Placing some of the blame for the 2007-2009 financial crisis on nationally recognized statistical rating organizations—notably due to the questionable accuracy of credit ratings involving subprime residential mortgage-backed securities—the Dodd-Frank Act recommended that the Government Accountability Office conduct a study to determine the feasibility of creating an organization that sets standards for ratings analysts. That report, released on July 30, warns that creating such an overseer, at this time, is “premature” and would face numerous challenges.
The organization envisioned by the Dodd-Frank Act would be responsible for developing standards to govern the profession (including codes of ethical conduct); overseeing member compliance with the standards; registering or providing certifications and examinations for members in the profession; and engaging in public education, outreach, or advocacy about the profession.Interviewing representatives of NRSROs and stakeholders (including academics, investors, advocacy groups, and international regulators) concerns emerged that creating such an organization might duplicate existing standards, codes of conduct, or the services provided by other professional organizations. A common view was that more time is needed to evaluate the effectiveness of SEC regulations that became effective in June. These rules require each NRSRO to establish training, experience, and competence standards to ensure analysts produce accurate ratings and to periodically test analysts' knowledge of the NRSRO's procedures and methodologies.
The GAO also detailed the obstacles an NRSO oversight organization would face, among them:
Delineating the mission of an organization would be difficult, at this time, because the effects of the new SEC regulations were unknown.
Obtaining sufficient funding through membership fees would be challenging because of the relatively small population of analysts (about 4,500 as of 2014)..

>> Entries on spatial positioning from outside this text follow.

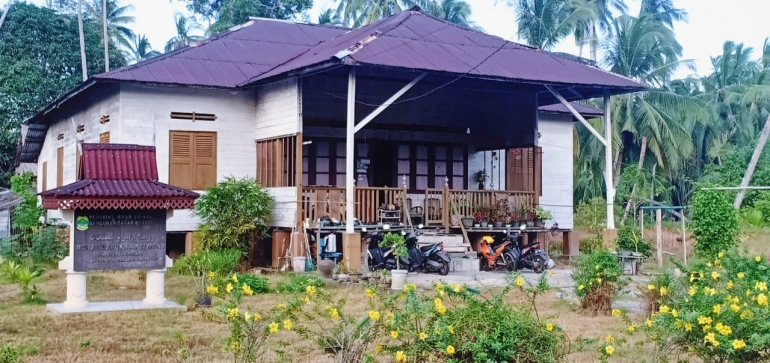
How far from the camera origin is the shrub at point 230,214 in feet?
55.0

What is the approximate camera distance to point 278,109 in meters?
17.5

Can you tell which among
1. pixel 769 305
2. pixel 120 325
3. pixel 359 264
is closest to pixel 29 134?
pixel 359 264

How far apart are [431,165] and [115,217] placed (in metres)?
10.3

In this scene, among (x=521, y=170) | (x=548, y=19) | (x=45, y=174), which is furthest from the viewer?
(x=548, y=19)

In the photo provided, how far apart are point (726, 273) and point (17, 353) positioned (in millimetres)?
6697

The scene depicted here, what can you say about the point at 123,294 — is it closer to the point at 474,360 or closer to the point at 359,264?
the point at 359,264

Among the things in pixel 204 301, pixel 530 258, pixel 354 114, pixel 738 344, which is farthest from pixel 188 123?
pixel 738 344

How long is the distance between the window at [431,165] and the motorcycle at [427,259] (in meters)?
4.06

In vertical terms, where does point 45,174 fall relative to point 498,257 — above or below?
above

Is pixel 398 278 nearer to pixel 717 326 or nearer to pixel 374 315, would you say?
Answer: pixel 374 315

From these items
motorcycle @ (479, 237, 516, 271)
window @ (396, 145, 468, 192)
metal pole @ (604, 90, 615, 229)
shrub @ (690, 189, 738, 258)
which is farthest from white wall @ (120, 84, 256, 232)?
shrub @ (690, 189, 738, 258)

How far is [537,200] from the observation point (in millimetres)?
18641

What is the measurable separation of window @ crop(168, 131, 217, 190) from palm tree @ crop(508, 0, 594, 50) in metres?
16.0

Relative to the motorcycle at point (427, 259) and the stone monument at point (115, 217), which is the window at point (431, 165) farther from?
the stone monument at point (115, 217)
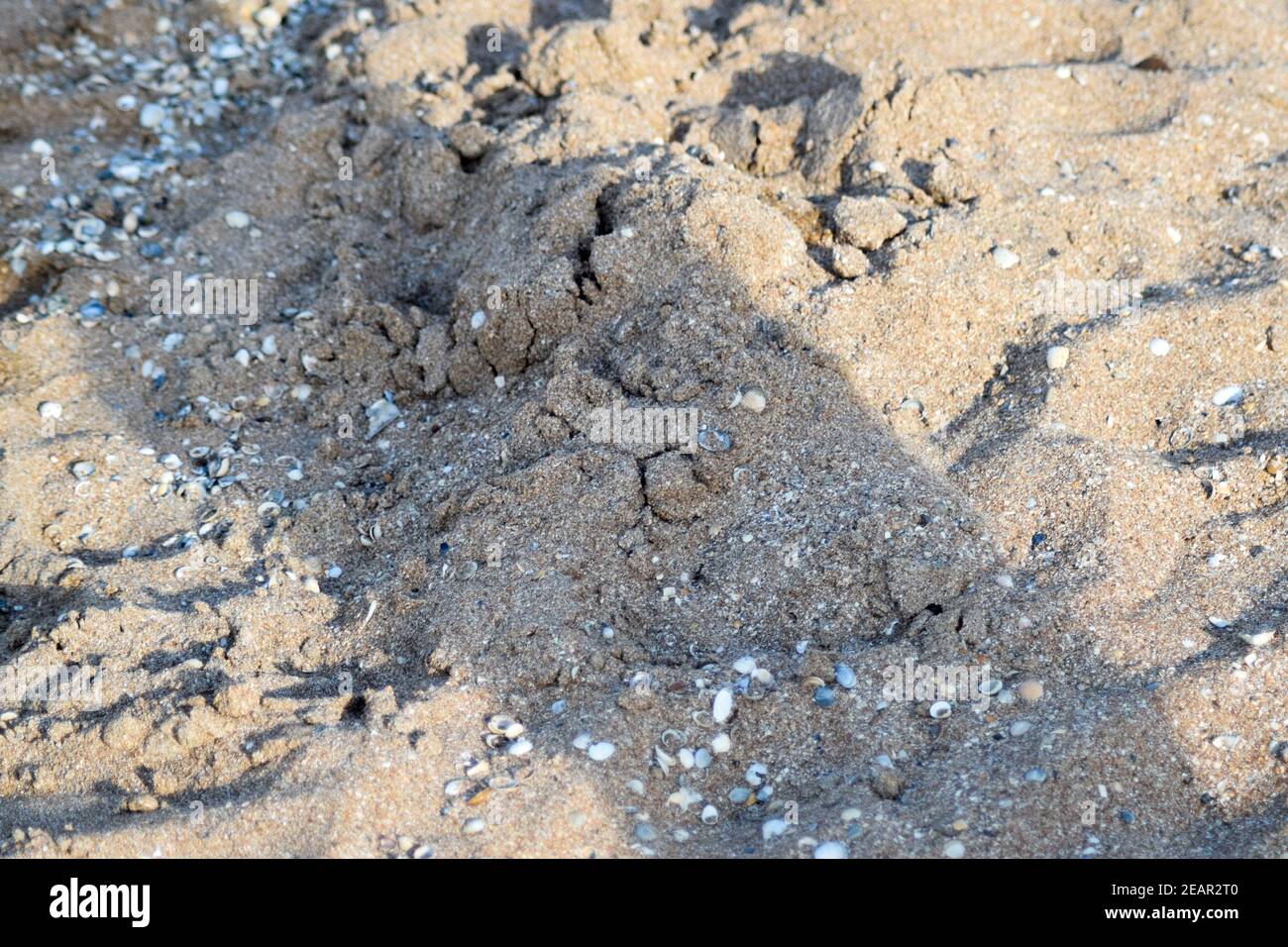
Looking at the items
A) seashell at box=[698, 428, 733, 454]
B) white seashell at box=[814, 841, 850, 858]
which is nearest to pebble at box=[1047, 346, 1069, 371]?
seashell at box=[698, 428, 733, 454]

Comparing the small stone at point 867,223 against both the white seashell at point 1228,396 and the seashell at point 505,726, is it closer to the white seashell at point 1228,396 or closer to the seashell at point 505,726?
the white seashell at point 1228,396

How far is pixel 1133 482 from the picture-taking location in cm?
359

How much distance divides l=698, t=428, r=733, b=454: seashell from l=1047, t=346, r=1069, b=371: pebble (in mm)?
1172

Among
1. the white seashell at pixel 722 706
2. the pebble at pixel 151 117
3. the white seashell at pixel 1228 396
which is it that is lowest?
the white seashell at pixel 722 706

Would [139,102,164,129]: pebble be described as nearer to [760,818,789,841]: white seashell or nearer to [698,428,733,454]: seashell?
[698,428,733,454]: seashell

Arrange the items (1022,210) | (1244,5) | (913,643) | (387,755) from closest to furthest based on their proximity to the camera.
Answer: (387,755), (913,643), (1022,210), (1244,5)

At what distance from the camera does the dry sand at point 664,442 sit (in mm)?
3045

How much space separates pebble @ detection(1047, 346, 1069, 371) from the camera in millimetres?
3877

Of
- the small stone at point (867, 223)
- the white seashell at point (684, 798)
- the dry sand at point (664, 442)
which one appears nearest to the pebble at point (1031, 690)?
the dry sand at point (664, 442)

Creating an organizational structure that would provide equitable representation for all members, including from smaller NRSROs, could be challenging because of industry concentration (88 percent of analysts work for 3 of the 10 NRSROs).
Developing core activities and services, including professional standards, education and training curricula, certification tests, and structures to oversee member compliance could also be difficult because of differences in NRSRO methodologies, concerns about sharing confidential information, and analyst specialization in specific rating classes.

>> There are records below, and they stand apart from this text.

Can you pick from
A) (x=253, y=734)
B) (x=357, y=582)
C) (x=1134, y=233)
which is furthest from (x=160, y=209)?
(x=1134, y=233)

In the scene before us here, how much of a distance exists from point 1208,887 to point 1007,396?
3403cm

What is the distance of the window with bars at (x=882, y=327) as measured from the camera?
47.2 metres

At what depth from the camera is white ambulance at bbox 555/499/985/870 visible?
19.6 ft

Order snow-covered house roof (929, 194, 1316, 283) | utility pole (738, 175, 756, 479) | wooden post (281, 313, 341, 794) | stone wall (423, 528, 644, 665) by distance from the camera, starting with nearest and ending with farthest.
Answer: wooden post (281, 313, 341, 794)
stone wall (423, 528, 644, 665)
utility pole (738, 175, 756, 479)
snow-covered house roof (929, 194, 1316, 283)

Among the GAO’s recommendations are that the SEC could expand its oversight of analysts by defining minimum experience or knowledge requirements for analysts or requiring all analysts to pass an examination before conducting ratings. Before SEC issued new rules in June, there were no regulatory requirements for training and testing of credit rating analysts in the United States.
Another idea the GAO presented for consideration is that a third party—such as an existing professional organization or a task force of regulatory and other experts—could be engaged to develop professional standards for credit rating analysts and oversee compliance. Some experts interviewed by the GAO noted that this approach might be more efficient than creating a new organization because it could leverage existing resources and mitigate concerns about larger NRSROs dominating an organization. The SEC considered public comments regarding this type of approach, but stopped short of adoption because it did not allow NRSROs sufficient flexibility to design standards tailored to their business model, size, and methodologies.
An NRSRO can be registered with the SEC in one or more of five classes of credit ratings: financial institutions, brokers, or dealers; insurance companies; corporate issuers; issuers of asset-backed securities; and issuers of government securities, municipal securities, or securities issued by a foreign government. As of April 2015, there were 10 registered NRSROs, among them Standard & Poor’s, Moody’s Investors Service and Fitch Ratings.